Figure 4. Skeletal muscle cells isolated using the ERBB3 and NGFR surface markers (left) restore human dystrophin (green) after transplantation significantly greater than previous methods (right).

 

The next phase of this research will be to test and develop strategies to mature SMPCs to satellite cells similar to adult, which can reside in the stem cell niche in vivo and continuously repopulate new muscle after damage. We hope to continue to create a more regenerative cell for use in cell replacement therapy for patients with DMD and many other muscle wasting diseases.


 

References

Chal, J., et al., Differentiation of pluripotent stem cells to muscle fiber to model Duchenne muscular dystrophy. Nat Biotechnol, 2015. 33(9): p. 962-9.

Furgeson G et al., Transcriptional heterogeneity during lineage specification defines human skeletogenesis.  In Review.

Hicks, M.R., et al., ERBB3 and NGFR mark a distinct skeletal muscle progenitor cell in human development and hPSCs. Nat Cell Biol, 2018. 20(1): p. 46-57.
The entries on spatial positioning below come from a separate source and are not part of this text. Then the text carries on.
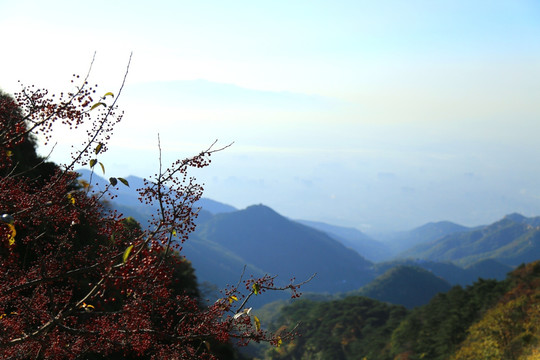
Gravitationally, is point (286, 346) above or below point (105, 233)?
below

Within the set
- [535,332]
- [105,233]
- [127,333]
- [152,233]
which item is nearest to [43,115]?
[105,233]

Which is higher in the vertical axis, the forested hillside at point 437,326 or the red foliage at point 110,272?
the red foliage at point 110,272

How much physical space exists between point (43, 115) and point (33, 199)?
4.12 ft

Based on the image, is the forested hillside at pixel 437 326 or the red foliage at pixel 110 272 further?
the forested hillside at pixel 437 326

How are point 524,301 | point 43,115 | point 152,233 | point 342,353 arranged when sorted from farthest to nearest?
point 342,353, point 524,301, point 43,115, point 152,233

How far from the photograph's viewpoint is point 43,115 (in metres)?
6.27

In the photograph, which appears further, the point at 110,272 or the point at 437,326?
the point at 437,326

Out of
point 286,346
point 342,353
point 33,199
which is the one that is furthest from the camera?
point 286,346

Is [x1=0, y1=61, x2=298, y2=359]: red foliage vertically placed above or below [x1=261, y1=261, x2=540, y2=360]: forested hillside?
above

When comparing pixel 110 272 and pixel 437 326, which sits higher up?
pixel 110 272

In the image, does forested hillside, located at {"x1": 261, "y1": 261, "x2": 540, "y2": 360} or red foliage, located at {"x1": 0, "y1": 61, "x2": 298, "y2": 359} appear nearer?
red foliage, located at {"x1": 0, "y1": 61, "x2": 298, "y2": 359}

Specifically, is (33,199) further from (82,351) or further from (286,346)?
(286,346)

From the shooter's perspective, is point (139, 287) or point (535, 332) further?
point (535, 332)

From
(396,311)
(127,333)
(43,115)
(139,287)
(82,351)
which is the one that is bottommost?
(396,311)
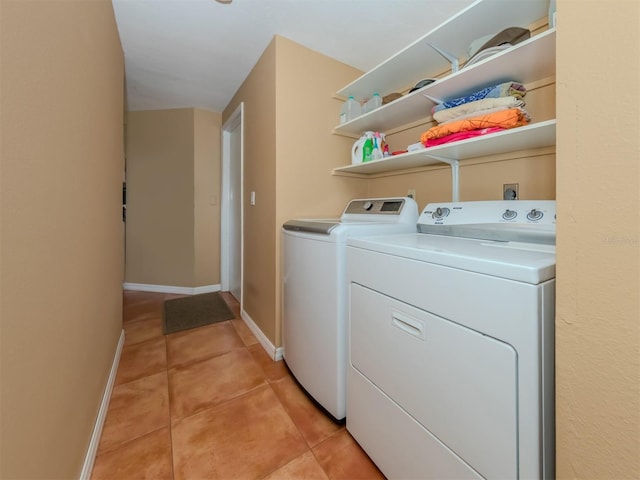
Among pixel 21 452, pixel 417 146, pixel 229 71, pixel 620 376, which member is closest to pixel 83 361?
pixel 21 452

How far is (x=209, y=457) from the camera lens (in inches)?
44.1

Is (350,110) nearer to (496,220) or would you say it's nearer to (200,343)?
(496,220)

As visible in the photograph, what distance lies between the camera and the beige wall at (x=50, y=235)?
1.83ft

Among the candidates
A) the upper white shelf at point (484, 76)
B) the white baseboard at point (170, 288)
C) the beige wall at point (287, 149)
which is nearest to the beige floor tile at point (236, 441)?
the beige wall at point (287, 149)

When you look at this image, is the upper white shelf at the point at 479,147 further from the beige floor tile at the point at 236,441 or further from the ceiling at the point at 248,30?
the beige floor tile at the point at 236,441

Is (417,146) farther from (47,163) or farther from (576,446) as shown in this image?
(47,163)

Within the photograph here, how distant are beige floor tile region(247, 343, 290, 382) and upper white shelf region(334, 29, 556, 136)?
5.91ft

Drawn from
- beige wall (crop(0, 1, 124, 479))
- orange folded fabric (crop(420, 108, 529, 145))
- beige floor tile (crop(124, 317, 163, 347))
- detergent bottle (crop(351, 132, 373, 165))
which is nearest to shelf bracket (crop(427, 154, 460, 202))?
orange folded fabric (crop(420, 108, 529, 145))

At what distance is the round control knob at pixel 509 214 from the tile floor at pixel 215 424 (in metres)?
1.21

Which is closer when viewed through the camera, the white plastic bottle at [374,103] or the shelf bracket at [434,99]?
the shelf bracket at [434,99]

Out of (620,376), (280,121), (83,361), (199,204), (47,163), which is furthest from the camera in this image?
(199,204)

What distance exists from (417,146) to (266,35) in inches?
50.7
Shelton M., et al., Derivation and expansion of PAX7-positive muscle progenitors from human and mouse embryonic stem cells. Stem Cell Reports, 2014. 3(3): p. 516-29.

Young C.S., et al., A single CRISPR-Cas9 deletion strategy that targets the majority of DMD patients restores dystrophin functionin hiPSC-derived muscle cells. Cell Stem Cell, 2016. 18: p. 1-8.